But high-quality matcha was never designed to be used that way. And when you use too much, even exceptional matcha loses its balance.

The Traditional Measure

In traditional Japanese tea ceremonies, matcha is not measured in tablespoons. It is measured in scoops.

A bamboo scoop, known as a chashaku, holds roughly one gram of matcha. For usucha, or thin tea, the standard preparation is around 1.5–2 grams. For koicha, or thick tea, it may rise to 3–4 grams, but this is reserved for specific ceremonial contexts and requires exceptionally high-quality leaves.

Even at its most concentrated, traditional preparation rarely exceeds four grams. Not seven. Not ten.

Matcha is the entire tea leaf, shade-grown, steamed, dried and stone-ground into a fine powder. You are consuming everything, not infusing and discarding it like loose-leaf tea. It is already concentrated by design.

What Happens When You Use Too Much?

Increasing the dosage increases everything:

  • Chlorophyll intensity
  • Catechin concentration, which contributes to bitterness and astringency
  • Caffeine load
  • Thickness of texture

While high-grade ceremonial matcha is carefully cultivated for sweetness and umami, those qualities rely on proportion. At 2–3 grams, the flavour is rounded and balanced. At 5–7 grams, the same matcha can taste grassy, sharp and drying on the palate.

It is not that the matcha has changed. The ratio has.

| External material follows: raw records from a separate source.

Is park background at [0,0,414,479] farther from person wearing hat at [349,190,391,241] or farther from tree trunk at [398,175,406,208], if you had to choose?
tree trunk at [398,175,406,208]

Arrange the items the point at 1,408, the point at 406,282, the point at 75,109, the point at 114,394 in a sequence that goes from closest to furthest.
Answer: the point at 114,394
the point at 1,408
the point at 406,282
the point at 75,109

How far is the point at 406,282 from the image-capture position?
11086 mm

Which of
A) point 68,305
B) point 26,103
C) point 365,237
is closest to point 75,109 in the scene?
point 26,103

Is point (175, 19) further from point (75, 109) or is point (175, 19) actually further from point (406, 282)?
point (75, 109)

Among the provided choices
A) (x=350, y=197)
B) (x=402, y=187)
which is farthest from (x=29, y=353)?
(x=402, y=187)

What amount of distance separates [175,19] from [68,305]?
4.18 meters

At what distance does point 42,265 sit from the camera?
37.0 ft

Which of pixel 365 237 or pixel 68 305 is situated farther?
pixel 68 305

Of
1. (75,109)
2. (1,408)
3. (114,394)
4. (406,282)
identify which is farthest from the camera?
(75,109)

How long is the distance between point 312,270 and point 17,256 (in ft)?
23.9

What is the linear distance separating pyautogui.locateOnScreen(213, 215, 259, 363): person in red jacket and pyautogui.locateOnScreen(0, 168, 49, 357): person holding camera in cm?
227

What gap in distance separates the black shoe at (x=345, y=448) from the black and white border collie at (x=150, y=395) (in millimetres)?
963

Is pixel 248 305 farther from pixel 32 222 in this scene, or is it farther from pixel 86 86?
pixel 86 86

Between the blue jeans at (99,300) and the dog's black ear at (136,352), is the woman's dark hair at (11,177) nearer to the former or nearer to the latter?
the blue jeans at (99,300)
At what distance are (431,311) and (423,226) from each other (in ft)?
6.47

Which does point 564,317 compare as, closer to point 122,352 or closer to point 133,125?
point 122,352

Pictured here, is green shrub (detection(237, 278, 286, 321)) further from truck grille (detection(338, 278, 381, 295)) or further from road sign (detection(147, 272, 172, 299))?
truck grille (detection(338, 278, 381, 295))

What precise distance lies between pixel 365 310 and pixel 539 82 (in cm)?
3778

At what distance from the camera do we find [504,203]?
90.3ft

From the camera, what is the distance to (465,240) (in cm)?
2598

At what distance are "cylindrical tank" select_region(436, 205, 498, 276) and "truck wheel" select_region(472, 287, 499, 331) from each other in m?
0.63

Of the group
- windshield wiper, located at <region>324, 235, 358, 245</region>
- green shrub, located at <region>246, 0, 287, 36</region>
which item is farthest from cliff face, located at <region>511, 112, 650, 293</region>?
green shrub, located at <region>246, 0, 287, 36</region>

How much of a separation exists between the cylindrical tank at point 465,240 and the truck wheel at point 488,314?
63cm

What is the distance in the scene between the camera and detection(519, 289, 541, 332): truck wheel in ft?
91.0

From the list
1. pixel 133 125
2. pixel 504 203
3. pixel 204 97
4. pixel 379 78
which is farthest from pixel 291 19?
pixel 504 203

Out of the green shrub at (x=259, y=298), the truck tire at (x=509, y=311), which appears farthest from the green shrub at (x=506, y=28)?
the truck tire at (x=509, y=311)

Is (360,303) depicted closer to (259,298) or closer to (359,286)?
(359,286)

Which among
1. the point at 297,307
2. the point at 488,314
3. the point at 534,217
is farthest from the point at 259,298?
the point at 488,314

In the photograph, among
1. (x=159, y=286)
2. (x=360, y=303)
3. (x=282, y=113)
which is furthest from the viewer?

Good matcha is not meant to overwhelm. It is meant to harmonise.

The Sweet Spot

For most ceremonial-grade matcha, including Marlo’s 753, 3~3.5 grams is the ideal range. At this proportion, the tea develops a full-bodied texture with natural sweetness derived from its amino acid content, balanced umami depth and a clean, smooth finish. The flavour feels rounded rather than aggressive, present without overwhelming the palate.

When the dosage stays within this range, you avoid the harsh bitterness, lingering dryness and overstimulation that often come from overloading the bowl. Two to three grams is sufficient for a traditional preparation, and it remains perfectly adequate for a latte as well.

If your matcha requires syrup to make it drinkable, the issue is rarely sweetness. It is more often a matter of using too much powder or starting with lower-quality leaves. With ceremonial matcha, precision is what allows the craftsmanship to shine.